While researching the varying aspects of General Robert E. Lee’s decision to order Pickett’s Charge on July 3, 1863 outside the town of Gettysburg, Pennsylvania, a multitude of sources surfaced which lent credence to the actions taken by the commanding general of the Army of Northern Virginia (ANV), as well as his troops. It remained very enlightening to view how various authors’ perspectives on the charge caused them to either praise or upbraid Lee, his subordinates, and his decision. Throughout researching this controversial query, surprisingly, there existed several more opinions on the issue than the two previously mentioned. In fact, authors lauded his tactical judgment, questioned his motives, and analyzed every action leading up to and following Pickett’s Charge.

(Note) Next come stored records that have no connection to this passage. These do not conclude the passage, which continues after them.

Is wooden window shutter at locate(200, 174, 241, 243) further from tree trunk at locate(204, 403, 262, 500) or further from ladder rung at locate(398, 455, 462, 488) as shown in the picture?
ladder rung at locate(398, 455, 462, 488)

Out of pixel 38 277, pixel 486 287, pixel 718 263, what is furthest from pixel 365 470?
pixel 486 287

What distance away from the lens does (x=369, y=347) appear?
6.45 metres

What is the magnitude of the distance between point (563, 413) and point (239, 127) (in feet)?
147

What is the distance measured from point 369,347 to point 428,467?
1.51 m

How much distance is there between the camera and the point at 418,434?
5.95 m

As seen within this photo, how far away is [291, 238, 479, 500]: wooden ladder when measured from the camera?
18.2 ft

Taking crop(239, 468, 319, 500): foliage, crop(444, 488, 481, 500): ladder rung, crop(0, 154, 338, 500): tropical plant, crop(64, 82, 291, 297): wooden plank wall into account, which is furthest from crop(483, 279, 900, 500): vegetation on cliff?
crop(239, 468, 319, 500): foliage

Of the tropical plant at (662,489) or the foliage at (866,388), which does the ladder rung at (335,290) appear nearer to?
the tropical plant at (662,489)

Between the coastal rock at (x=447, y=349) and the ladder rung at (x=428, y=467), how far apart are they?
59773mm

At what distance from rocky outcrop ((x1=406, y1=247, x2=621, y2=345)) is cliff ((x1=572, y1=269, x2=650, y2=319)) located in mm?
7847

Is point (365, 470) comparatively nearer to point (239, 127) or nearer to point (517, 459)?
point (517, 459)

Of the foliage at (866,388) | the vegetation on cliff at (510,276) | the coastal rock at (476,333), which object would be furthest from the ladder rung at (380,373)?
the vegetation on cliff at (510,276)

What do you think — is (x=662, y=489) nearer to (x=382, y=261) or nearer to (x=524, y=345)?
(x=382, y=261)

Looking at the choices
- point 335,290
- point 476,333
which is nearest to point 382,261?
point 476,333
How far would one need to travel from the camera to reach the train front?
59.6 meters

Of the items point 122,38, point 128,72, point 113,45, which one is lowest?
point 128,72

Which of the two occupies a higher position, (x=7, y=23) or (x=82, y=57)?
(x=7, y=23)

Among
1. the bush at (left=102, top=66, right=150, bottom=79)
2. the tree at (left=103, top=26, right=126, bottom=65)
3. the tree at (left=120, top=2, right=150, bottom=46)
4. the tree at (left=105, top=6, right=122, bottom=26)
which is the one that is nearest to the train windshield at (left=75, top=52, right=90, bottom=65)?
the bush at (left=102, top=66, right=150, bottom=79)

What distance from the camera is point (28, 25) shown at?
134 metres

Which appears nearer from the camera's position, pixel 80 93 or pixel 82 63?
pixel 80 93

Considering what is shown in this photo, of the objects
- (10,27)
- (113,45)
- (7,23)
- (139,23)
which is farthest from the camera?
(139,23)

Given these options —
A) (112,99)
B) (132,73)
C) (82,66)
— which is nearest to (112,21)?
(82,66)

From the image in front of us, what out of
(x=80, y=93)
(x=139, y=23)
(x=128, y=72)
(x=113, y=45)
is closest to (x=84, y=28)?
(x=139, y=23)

The literature studied included numerous opinions that ranged from simply reporting the facts to analyzing and critiquing virtually every action and command given. Nevertheless, they supported the fact that Pickett’s Charge, as well as Lee’s decision to order the attack, indelibly represented not only the farthest North that the ANV ever reached, but also the turning point of the Civil War. Additionally, writers penned dashing, as well as scandalous, accounts of Lee and his men, questioning the resolve of the ANV subsequent to the defeat at the Battle of Gettysburg. While viewing that literature, no discernible pattern appeared to emerge. Even though a vast majority of the authors incorporated similar historical facts, differing biases emerged pertaining to Robert E. Lee and Pickett’s Charge. Based upon national identity and geographical location within the United States, each author formulated his opinions and viewpoints accordingly.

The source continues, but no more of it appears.